A client of a client had his WordPress site hacked the other day. What follows is a summary of the general chronology involved and steps taken to remedy the situation:

  • Received a 1am email about the site not working. Pretend you're not awake to see it and handle it in the morning. Sigh heavily.
  • Read forwarded correspondence with host providers determined it was *not* their server and must be the theme or a plugin. Grumble a little.
  • Pull up the site for the first time. Note the 500 Internal Server Error. Note that could be a million things.
  • Recognize that the WordPress login URLs are still accessible, meaning the host providers email was likely right. Grumble a little more.
  • Try to login and see which files have changed recently. Discover the (S)FTP credentials you'd securely saved don't work anymore.
  • Discover not a single password/admin combo (SFTP, cPanel, WordPress, hosting login) you had saved for this account works anymore. Email the person who subcontracted you and wait for a second-hand reply. Specifically explain you don't really need the WordPress login info.

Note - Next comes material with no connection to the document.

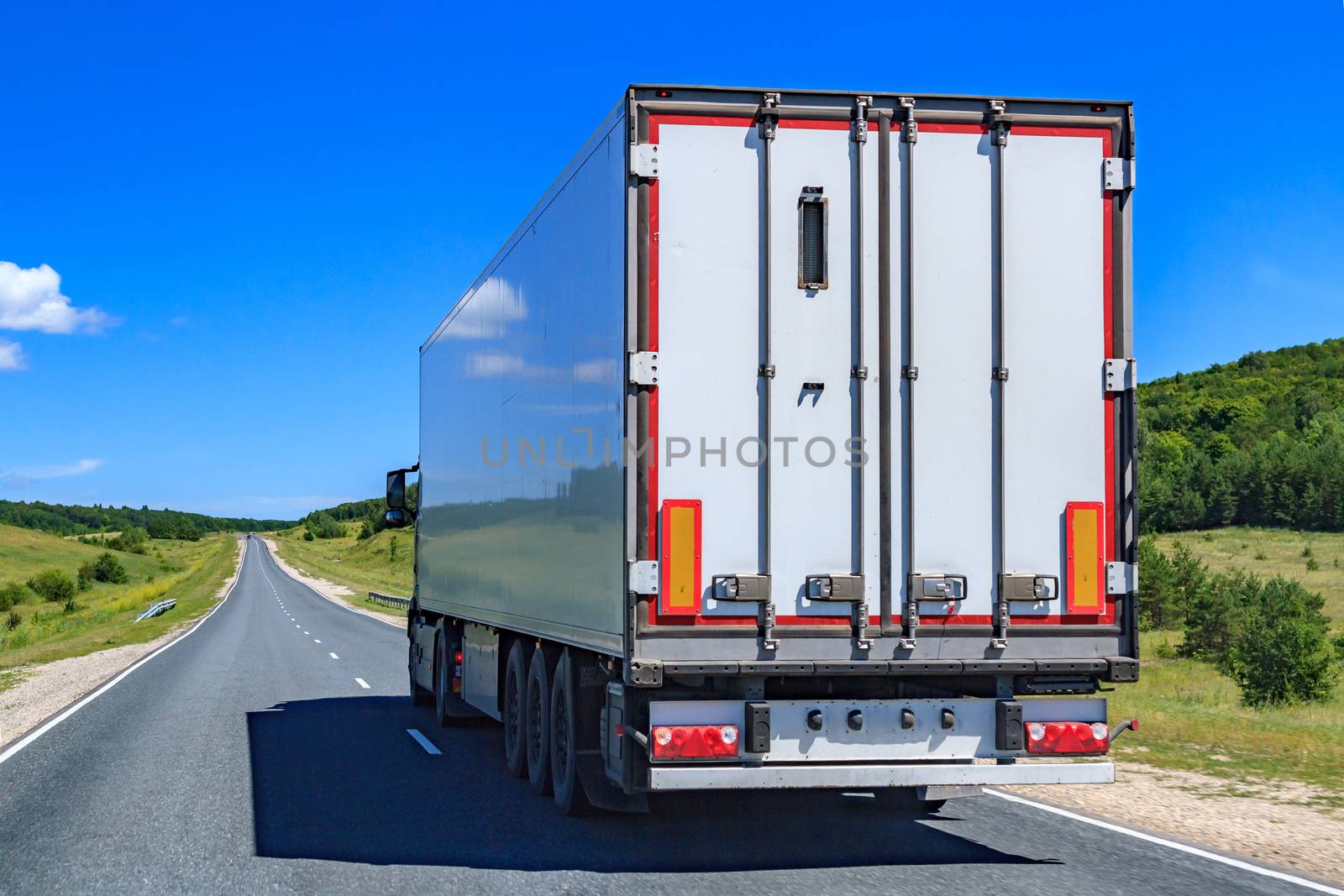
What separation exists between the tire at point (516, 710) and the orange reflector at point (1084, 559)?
435 centimetres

  • Receive the WordPress admin password but not others.
  • Login anyway. Discover that WordPress hasn't been updated since the site launched a year ago and that the editor is enabled. Recall the user manual you wrote noting the importance of occasional updates and how to do them. Cry a little inside.
  • Use the built-in file editor, which most likely was the source of this problem, to remove the nefarious code from various theme files and the weird file they added. Wonder why that features is shipped on by default, or at least not easily turned off.
  • Seriously — who uses that? I only look at that thing when I'm fixing hacked sites. Grumble.
  • And turning it off isn't even a simple setting like you might expect! You have to add a constant to the wp-config.php file to explicitly state you don't want to use it! I HATE THIS.
  • Notify the person who contracted you that that you'll still need the other passwords to properly disable the editor and double-check file permissions to make sure this doesn't have again, but otherwise the site is functioning again.
  • Check if there is a security plugin of some kind installed, since you know that's the next question this person will probably ask. Realize the Secure WP plugin didn't really do shit for this particular situation.  Laugh a little.
  • Wait a couple days. Receive the passwords in a plain-text email. Yay.
  • Login to cPanel so you can reset the (S)FTP password, update your records and log-in to see what files were touched.
  • Disable the WordPress editor
  • Remove the maliciously added code. Make a note of the clever use of 404.php to upload more malicious files. No two hacks are quite the same; like malicious little snowflakes.
  • Delete unused plugins and themes. Upgrade WordPress to the latest version; hope that 3.8 auto-updating itself will help.
  • Make sure there's nothing weird sitting in the upgrade or uploads folders.
  • Realize the website, with all the custom post types, layouts and other accommodations made to allow WordPress to update the specialized portfolio pages haven't been used since the site launched last year. Shrug shoulders depressively.

It's a little like being Sherlock Holmes, but way less satisfying.